Common mistakes in research
The research process is fraught with problems and pitfalls, and novice researchers often find, after investing substantial amounts of time and effort into a research project, that their research questions were not sufficiently answered, or that the findings were not interesting enough, or that the research was not of ‘acceptable’ scientific quality. Such problems typically result in research papers being rejected by journals. Some of the more frequent mistakes are described below.
Insufficiently motivated research questions. Often times, we choose our ‘pet’ problems that are interesting to us but not to the scientific community at large, i.e., it does not generate new knowledge or insight about the phenomenon being investigated. Because the research process involves a significant investment of time and effort on the researcher’s part, the researcher must be certain—and be able to convince others—that the research questions they seek to answer deal with real—and not hypothetical—problems that affect a substantial portion of a population and have not been adequately addressed in prior research.

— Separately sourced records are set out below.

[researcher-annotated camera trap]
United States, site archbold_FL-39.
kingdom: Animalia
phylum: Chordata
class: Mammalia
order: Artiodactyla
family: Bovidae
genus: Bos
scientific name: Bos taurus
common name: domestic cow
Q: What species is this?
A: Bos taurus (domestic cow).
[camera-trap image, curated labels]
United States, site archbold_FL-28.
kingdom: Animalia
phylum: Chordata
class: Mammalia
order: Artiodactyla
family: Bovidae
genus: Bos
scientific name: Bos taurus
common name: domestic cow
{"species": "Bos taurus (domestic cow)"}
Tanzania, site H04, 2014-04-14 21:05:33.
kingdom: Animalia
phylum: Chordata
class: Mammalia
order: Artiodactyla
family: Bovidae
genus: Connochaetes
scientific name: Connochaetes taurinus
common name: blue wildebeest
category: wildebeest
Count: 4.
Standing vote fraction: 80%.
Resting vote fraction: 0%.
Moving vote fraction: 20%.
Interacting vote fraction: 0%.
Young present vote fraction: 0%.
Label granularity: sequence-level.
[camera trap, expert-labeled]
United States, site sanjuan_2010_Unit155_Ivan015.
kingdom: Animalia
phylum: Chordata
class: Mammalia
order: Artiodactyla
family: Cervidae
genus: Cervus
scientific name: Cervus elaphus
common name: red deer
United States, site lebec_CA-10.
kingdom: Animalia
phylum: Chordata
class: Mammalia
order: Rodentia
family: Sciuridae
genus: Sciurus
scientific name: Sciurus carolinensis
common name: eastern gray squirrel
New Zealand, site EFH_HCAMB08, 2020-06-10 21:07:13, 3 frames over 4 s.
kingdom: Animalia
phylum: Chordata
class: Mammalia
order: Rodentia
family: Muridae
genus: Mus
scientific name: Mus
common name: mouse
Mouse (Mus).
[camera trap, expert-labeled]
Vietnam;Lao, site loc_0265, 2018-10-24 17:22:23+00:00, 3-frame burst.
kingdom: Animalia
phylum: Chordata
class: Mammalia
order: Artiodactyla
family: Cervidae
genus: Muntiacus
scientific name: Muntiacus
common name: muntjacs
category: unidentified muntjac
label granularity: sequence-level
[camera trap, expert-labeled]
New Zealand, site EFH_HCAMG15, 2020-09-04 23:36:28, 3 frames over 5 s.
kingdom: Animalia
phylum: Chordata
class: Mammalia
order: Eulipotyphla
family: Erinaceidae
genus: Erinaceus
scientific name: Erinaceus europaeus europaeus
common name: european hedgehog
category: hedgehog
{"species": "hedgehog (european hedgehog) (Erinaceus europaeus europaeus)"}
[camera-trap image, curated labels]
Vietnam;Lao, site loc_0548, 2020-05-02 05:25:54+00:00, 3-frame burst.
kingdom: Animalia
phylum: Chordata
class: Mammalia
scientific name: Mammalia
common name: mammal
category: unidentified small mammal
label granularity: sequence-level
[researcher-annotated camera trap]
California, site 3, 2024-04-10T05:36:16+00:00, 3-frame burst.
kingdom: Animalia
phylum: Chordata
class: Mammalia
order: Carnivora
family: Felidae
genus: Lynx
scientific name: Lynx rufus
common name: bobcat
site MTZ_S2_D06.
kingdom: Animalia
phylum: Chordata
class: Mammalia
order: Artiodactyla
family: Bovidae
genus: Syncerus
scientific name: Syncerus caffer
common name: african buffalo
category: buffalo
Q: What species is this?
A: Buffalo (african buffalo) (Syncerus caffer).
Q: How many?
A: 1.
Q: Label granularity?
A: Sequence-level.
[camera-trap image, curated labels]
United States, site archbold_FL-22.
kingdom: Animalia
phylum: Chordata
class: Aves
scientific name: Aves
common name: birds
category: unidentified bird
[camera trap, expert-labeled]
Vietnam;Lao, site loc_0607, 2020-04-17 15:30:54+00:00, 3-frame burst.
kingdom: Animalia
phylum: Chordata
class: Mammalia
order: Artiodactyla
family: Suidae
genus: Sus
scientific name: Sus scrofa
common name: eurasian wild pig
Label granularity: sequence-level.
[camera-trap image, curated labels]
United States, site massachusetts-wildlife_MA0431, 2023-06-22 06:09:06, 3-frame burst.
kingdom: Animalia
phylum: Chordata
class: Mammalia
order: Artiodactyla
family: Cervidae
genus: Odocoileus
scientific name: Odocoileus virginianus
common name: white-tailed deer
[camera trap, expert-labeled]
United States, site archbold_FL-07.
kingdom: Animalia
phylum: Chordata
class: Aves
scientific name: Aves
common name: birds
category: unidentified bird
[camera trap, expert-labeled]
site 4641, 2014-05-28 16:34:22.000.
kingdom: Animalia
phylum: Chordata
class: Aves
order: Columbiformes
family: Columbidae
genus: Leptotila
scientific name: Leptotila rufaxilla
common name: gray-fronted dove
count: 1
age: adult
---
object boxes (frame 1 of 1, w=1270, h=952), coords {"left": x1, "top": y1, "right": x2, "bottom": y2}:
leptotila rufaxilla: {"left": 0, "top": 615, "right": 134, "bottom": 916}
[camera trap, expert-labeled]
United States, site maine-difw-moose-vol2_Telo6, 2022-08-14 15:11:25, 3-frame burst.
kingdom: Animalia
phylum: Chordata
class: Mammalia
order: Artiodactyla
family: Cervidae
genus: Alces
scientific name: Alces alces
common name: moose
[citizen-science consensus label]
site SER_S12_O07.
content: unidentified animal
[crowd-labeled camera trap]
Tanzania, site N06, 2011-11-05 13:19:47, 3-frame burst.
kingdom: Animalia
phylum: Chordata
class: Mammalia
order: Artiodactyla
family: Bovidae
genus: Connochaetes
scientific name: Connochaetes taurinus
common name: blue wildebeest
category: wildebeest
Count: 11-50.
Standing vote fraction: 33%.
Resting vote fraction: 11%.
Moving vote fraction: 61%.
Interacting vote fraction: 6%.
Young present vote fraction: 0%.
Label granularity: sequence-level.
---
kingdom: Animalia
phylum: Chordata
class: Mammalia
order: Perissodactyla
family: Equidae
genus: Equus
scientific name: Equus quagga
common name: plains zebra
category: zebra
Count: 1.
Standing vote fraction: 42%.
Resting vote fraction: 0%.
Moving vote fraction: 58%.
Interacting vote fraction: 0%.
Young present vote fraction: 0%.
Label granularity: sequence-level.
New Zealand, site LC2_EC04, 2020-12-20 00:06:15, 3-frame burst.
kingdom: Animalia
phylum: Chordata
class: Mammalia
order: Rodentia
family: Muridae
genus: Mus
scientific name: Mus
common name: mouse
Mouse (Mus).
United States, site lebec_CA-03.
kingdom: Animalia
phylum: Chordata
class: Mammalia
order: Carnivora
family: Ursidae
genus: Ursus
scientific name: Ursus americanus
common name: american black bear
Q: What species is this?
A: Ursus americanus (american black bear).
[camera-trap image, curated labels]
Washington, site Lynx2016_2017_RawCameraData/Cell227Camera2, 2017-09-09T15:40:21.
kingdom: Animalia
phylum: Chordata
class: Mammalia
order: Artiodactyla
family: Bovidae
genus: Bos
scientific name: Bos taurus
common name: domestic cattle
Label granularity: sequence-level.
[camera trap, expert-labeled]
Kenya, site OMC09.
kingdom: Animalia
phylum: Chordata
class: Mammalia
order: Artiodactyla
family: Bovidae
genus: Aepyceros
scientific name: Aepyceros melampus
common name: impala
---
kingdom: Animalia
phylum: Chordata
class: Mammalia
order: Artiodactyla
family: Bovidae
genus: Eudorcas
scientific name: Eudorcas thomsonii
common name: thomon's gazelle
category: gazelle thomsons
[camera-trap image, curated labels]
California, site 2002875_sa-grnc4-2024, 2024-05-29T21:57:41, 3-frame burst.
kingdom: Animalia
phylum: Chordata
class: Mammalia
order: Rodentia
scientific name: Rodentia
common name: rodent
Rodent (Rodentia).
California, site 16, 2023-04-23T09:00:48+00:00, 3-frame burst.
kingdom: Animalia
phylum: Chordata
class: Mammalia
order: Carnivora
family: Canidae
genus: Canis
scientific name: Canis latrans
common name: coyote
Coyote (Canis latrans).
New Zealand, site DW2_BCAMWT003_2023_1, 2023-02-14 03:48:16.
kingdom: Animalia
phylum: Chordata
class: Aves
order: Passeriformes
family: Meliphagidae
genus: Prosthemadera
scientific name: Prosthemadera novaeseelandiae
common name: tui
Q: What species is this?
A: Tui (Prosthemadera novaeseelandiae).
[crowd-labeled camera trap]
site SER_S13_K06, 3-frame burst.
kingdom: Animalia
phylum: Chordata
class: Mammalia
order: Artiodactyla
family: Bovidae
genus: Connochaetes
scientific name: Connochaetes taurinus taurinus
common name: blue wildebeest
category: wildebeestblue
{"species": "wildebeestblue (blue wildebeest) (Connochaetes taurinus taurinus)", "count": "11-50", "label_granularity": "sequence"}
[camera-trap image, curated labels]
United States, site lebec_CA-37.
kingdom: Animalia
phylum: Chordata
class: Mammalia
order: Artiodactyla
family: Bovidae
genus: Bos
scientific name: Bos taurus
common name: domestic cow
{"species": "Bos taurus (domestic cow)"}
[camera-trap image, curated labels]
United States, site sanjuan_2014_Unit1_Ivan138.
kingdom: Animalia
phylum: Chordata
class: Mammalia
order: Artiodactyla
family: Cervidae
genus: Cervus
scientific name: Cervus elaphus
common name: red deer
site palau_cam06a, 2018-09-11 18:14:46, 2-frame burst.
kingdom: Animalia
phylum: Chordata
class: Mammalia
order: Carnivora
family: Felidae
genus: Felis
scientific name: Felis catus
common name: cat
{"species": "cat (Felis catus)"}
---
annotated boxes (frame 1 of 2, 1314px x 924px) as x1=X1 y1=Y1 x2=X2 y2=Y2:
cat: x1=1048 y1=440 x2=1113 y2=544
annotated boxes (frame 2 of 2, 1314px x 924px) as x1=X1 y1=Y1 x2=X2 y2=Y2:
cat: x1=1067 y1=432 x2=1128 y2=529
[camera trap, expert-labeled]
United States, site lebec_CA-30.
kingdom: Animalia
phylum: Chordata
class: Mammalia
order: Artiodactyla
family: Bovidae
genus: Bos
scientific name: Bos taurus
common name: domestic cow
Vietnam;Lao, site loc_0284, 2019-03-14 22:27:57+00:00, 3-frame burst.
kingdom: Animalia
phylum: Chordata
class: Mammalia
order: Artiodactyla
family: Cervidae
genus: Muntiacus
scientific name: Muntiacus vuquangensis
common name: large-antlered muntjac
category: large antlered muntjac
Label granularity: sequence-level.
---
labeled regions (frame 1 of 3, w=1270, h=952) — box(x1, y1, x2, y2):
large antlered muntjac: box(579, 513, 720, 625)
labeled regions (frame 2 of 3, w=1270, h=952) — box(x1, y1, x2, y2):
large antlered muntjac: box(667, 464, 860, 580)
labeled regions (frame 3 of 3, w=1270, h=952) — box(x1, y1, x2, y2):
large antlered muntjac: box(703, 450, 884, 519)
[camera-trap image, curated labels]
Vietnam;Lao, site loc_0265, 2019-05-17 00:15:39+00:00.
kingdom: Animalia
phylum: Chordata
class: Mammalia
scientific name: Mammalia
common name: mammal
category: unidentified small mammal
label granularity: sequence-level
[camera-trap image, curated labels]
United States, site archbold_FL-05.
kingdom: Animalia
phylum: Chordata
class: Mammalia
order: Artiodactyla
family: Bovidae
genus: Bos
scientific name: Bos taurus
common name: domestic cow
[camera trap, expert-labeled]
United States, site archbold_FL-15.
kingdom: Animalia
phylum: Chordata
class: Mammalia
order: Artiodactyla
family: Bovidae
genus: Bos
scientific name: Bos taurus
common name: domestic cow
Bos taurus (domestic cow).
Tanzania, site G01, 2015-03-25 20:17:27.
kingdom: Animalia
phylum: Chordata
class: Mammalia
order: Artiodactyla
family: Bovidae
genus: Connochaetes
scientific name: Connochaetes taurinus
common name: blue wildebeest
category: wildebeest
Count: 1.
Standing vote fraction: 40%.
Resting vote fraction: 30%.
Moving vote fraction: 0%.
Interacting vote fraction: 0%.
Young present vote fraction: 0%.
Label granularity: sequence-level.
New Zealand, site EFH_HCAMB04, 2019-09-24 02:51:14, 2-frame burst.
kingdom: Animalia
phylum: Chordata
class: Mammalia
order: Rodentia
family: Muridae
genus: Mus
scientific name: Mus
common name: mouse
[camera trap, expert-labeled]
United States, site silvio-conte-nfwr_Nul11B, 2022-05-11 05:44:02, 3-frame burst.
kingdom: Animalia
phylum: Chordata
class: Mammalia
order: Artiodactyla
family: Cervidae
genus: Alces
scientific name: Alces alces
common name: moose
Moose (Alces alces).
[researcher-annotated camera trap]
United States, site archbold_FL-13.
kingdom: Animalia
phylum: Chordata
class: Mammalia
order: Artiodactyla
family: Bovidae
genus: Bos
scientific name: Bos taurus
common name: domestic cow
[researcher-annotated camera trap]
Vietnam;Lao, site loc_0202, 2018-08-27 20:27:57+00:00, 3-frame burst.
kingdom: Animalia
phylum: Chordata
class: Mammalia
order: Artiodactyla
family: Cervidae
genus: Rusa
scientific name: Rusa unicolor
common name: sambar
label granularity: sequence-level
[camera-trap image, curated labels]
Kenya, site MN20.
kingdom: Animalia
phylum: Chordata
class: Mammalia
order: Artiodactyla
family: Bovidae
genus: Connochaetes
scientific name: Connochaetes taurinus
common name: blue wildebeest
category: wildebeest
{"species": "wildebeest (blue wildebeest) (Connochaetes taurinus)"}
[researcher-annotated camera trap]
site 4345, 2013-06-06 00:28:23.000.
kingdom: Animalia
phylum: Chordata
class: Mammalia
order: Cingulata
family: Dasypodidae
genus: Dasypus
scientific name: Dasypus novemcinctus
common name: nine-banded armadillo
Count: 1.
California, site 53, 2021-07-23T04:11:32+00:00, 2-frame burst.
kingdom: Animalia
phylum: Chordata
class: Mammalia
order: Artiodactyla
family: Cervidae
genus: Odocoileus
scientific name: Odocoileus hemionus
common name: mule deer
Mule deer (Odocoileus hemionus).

Pursuing research fads. Another common mistake is pursuing ‘popular’ topics with limited shelf life. A typical example is studying technologies or practices that are popular today. Because research takes several years to complete and publish, it is possible that popular interest in these fads may die down by the time the research is completed and submitted for publication. A better strategy may be to study ‘timeless’ topics that have always persisted through the years.
Unresearchable problems. Some research problems may not be answered adequately based on observed evidence alone, or using currently accepted methods and procedures. Such problems are best avoided. However, some unresearchable, ambiguously defined problems may be modified or fine tuned into well-defined and useful researchable problems.
Favoured research methods. Many researchers have a tendency to recast a research problem so that it is amenable to their favourite research method (e.g., survey research). This is an unfortunate trend. Research methods should be chosen to best fit a research problem, and not the other way around.
Blind data mining. Some researchers have the tendency to collect data first (using instruments that are already available), and then figure out what to do with it. Note that data collection is only one step in a long and elaborate process of planning, designing, and executing research. In fact, a series of other activities are needed in a research process prior to data collection. If researchers jump into data collection without such elaborate planning, the data collected will likely be irrelevant, imperfect, or useless, and their data collection efforts may be entirely wasted. An abundance of data cannot make up for deficits in research planning and design, and particularly, for the lack of interesting research questions.